In my home country, Argentina, upon my last college year, I worked for a team in a materials research center dedicated to aluminum alloys. Among the articles I read, two authors stood out: Professor John H. Perepezko and Carl R. Loper Jr., both faculty of UW-Madison’s materials science & engineering department. Those days, emails were still inaccessible for many, so I sent a letter to Professor Perepezko indicating my interest in pursuing a master’s degree under his guidance. The rest, as they say, is history.
Which engineering professor or class made the greatest impact on you?
Professor Loper had a contagious passion for teaching. His course on multicomponent phase equilibria was an eye-opener. I owe much to Professor Donald Stone, whose sophisticated approach to the mechanical behavior of materials was crystal clear to me. Then, I am undoubtedly a Perepezko student. In his lab, I learned to do research: Use your resources to the maximum. In my research group, I convey the same message to my students: Be creative and productive but frugal and practical. In my PhD studies under Loper, I lived the best times: The thrill to melt 300 pounds of cast iron and work in the foundry has been an unmatched experience. His teachings and the experience of Professor Richard Heine, his thesis advisor, are amongst my fondest memories.
As a student, how did you spend your free time?
I partook in relevant, high-impact student organizations. Thus, I came into contact with a now-extinct student and community organization called Community Action on Latin America (CALA). Eventually, I became its president for several years. CALA was founded in 1973 as an organization defending human rights in the Americas. Through CALA, I became aware of how influential conscientious individuals can better the life of the less privileged through activism and a representative democratic system.
What advice would you give students in your discipline today?
Be ready to think out of the box.
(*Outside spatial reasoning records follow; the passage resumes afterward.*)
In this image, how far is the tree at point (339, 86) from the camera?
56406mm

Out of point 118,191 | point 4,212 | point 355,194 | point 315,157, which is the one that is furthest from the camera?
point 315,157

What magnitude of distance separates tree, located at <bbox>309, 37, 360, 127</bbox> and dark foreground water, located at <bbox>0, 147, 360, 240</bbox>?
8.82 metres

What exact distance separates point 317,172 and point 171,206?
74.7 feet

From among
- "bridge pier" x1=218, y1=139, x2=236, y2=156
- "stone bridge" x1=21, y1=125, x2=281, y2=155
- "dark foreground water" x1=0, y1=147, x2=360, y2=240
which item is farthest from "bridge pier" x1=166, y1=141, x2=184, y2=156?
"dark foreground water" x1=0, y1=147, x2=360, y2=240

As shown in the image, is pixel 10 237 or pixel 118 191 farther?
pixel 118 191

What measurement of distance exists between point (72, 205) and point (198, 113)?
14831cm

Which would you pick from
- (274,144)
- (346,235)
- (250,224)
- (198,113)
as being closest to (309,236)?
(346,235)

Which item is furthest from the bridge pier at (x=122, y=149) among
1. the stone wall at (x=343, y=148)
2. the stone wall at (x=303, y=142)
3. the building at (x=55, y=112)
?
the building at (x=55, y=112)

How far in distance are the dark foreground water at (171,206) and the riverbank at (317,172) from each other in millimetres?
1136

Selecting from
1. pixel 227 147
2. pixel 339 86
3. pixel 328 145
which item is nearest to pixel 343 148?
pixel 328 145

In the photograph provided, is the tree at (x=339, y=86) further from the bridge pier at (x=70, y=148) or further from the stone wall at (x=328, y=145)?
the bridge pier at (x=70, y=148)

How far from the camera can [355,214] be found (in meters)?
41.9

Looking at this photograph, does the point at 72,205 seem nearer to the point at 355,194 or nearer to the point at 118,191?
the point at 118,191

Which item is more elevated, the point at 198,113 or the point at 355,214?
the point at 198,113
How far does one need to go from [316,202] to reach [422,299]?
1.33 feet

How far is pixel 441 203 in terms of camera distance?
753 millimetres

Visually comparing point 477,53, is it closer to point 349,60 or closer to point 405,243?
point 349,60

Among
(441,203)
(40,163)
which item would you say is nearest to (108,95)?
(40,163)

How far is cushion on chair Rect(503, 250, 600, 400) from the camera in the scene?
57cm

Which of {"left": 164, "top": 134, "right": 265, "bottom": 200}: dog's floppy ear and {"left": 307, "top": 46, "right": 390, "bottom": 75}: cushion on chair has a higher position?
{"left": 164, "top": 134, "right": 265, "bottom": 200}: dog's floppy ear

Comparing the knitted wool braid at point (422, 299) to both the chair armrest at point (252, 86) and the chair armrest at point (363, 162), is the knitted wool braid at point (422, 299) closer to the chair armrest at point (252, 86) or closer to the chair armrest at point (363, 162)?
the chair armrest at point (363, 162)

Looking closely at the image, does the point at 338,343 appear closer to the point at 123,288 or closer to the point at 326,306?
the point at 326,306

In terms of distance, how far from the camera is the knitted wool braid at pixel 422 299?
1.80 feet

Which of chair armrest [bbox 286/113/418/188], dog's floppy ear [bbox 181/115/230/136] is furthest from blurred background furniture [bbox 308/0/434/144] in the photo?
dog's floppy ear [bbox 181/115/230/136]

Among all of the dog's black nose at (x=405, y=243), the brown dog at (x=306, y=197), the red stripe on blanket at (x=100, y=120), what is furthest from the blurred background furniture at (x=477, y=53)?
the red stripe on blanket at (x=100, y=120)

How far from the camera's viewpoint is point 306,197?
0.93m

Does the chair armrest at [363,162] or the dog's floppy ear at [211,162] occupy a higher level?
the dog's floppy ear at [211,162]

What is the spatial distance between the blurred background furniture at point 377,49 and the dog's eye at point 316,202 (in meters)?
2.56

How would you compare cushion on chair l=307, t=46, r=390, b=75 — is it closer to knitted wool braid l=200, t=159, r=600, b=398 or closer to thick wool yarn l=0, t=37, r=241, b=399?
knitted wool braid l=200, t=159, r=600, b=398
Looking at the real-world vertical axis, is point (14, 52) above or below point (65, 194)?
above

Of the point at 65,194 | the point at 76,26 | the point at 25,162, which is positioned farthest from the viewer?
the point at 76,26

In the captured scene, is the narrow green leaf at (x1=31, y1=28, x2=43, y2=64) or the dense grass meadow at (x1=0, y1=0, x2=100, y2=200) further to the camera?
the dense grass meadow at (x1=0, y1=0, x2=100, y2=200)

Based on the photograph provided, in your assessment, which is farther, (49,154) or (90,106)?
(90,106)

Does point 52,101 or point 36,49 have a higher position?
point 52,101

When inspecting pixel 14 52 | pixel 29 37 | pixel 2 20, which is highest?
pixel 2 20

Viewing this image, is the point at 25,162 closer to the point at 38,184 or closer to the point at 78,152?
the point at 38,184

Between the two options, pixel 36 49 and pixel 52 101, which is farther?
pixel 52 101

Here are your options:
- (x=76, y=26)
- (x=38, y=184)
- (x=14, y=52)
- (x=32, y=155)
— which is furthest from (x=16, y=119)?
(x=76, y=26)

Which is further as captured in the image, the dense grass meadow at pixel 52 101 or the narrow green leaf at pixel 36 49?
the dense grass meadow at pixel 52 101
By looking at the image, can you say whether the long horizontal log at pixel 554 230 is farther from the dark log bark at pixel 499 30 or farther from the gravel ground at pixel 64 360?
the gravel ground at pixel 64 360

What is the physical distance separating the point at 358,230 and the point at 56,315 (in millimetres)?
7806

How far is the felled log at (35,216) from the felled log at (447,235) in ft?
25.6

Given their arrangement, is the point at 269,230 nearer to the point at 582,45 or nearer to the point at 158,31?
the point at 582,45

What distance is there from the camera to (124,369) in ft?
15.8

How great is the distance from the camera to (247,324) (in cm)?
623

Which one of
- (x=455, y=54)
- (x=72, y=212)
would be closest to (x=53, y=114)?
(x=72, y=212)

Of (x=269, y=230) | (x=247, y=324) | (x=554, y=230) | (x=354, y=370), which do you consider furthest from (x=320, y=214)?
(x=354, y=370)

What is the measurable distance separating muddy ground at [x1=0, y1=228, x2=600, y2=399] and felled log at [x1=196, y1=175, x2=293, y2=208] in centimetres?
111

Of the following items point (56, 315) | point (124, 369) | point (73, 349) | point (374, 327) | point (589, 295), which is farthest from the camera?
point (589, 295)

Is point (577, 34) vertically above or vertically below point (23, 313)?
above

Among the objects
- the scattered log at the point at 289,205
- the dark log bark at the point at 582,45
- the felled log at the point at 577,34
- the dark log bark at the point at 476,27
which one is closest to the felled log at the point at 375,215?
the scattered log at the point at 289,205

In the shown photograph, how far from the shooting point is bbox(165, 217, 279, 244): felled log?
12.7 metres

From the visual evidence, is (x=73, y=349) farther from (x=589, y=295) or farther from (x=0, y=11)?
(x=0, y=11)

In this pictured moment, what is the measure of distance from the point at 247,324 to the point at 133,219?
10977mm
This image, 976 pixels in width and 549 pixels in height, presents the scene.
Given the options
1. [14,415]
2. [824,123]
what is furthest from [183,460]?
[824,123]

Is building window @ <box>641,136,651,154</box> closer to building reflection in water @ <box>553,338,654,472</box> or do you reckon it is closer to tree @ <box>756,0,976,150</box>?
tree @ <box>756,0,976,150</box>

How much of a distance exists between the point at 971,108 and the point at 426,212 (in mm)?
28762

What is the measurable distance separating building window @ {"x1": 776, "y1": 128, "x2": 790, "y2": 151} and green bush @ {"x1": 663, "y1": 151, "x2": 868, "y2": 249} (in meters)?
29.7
But, to do so you need training, see new things, experience new things, learn from other fields. I took special care in training my female students, teaching them to fight hard for their rights, to demand equality, to become leaders, not followers. To my own students, besides showing them the beauty of the field, I instilled the need to pay forward and to give back to the community, mainly because all of them pertain to an underrepresented and underprivileged minority. I tell them that this is the time to shine and that, in shining, they illuminate the path for those coming behind.
Who has played the greatest role in your achievements?
My role model has been my mother, a working-class lady who spent 30 years of her life in a steelmaking plant. She would leave at 6:30 a.m. and come back at 5:15 p.m. She had been trained as a teacher but never worked as such. With that role model, one cannot go astray in life.
Anybody you’d like to mention?
My wife, Jaquelina Alvarez, is also a UW graduate. She got her master’s degree in the former School of Library and Information Studies. We’d married before coming to Wisconsin in 1990.